Avec 84 600 m² de bureaux ayant fait l’objet de transactions contre plus de 113 000 m² en 2023 (et plus de 153 000 m² en 2022), le marché de l’immobilier d’entreprise de Nantes Métropole affiche un recul de 26 %. Il se place désormais à la 7e place des marchés de région, juste derrière Rennes, d’après les chiffres publiés par le CINA (Club Immobilier Nantes Atlantique) pour l’année 2024.
Seulement 220 transactions ont été réalisées. Parmi celles-ci, ce sont les grandes transactions qui ont été le plus fortement impactées. Seulement deux opérations supérieures à 2 500 m² ont été recensées cette année, contre 19 pour des surfaces comprises entre 1 000 et 2 500 m². Les grands utilisateurs continuent de se réorganiser, d’optimiser et rationaliser leurs surfaces de bureaux.

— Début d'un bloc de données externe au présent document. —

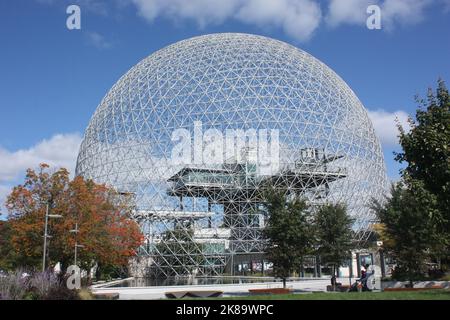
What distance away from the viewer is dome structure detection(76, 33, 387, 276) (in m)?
39.1

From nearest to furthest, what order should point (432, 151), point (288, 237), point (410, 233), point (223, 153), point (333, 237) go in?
point (432, 151) → point (288, 237) → point (410, 233) → point (333, 237) → point (223, 153)

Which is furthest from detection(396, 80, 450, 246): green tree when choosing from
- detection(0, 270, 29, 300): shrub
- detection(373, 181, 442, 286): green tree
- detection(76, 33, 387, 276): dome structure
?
detection(76, 33, 387, 276): dome structure

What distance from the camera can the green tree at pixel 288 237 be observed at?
80.9 feet

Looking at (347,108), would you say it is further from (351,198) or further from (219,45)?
(219,45)

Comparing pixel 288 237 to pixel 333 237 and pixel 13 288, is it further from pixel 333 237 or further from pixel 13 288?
pixel 13 288

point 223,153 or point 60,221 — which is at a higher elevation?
point 223,153

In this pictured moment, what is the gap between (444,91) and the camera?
57.4ft

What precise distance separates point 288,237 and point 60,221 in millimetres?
13004

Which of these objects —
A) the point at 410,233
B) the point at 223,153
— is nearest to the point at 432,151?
the point at 410,233

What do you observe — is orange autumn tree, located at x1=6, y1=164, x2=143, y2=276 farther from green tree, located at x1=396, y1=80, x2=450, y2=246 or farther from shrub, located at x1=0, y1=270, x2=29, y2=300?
green tree, located at x1=396, y1=80, x2=450, y2=246

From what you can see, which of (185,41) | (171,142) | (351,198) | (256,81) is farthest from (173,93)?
(351,198)

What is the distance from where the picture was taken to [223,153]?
39.0 metres

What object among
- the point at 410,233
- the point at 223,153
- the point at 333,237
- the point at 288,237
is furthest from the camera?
the point at 223,153

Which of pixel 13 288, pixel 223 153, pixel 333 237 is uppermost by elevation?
pixel 223 153
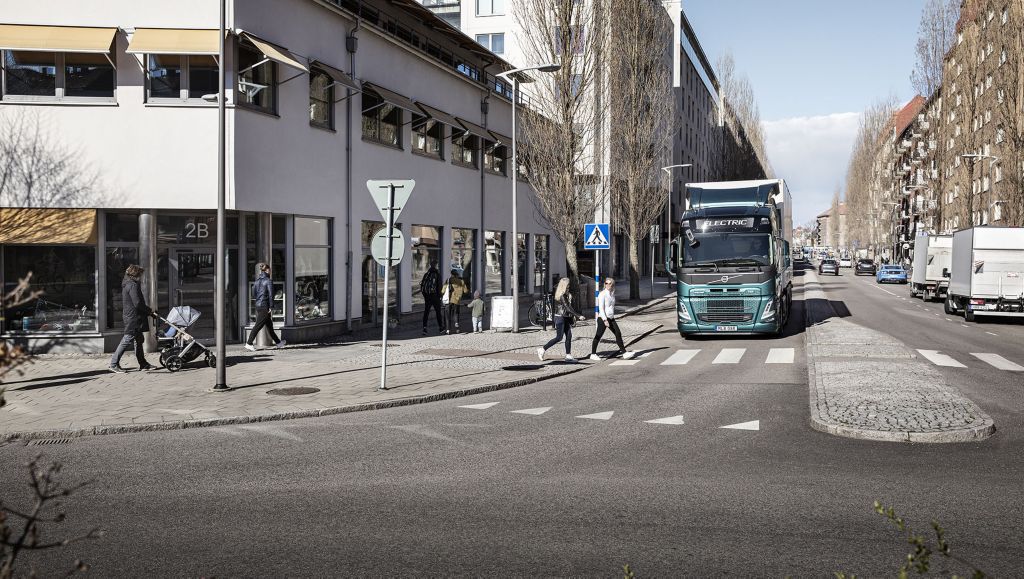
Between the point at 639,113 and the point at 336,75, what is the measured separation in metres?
16.0

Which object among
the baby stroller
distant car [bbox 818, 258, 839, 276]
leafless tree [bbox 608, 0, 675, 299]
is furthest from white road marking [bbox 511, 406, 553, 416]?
distant car [bbox 818, 258, 839, 276]

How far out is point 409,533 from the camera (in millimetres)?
5730

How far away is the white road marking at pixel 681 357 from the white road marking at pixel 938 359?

La performance environnementale, la desserte et l’environnement de services des immeubles font partie intégrante de leurs critères de choix.
C’est le socle du marché nantais (surfaces inférieures à 1 000 m²) qui résiste le mieux avec 199 transactions en 2024, contre 212 en 2023, pour un volume placé qui fléchit seulement de 3 %. La surface moyenne des bureaux concernés par les transactions s’établit à 386 m², soit une diminution en surface de 22 % par rapport à 2023.
Baisse du marché du neuf
Le marché du neuf connaît une baisse significative, ne représentant plus que 30 % des transactions (contre 46 % du volume placé en 2023). Au-delà de la baisse du volume global placé, cette situation s’explique également par le manque de disponibilités, dans le neuf, dans les secteurs les plus recherchés par les entreprises, à l’image d’Euronantes, secteur sur lequel l’ensemble des projets à venir sont déjà en cours de pré-commercialisation.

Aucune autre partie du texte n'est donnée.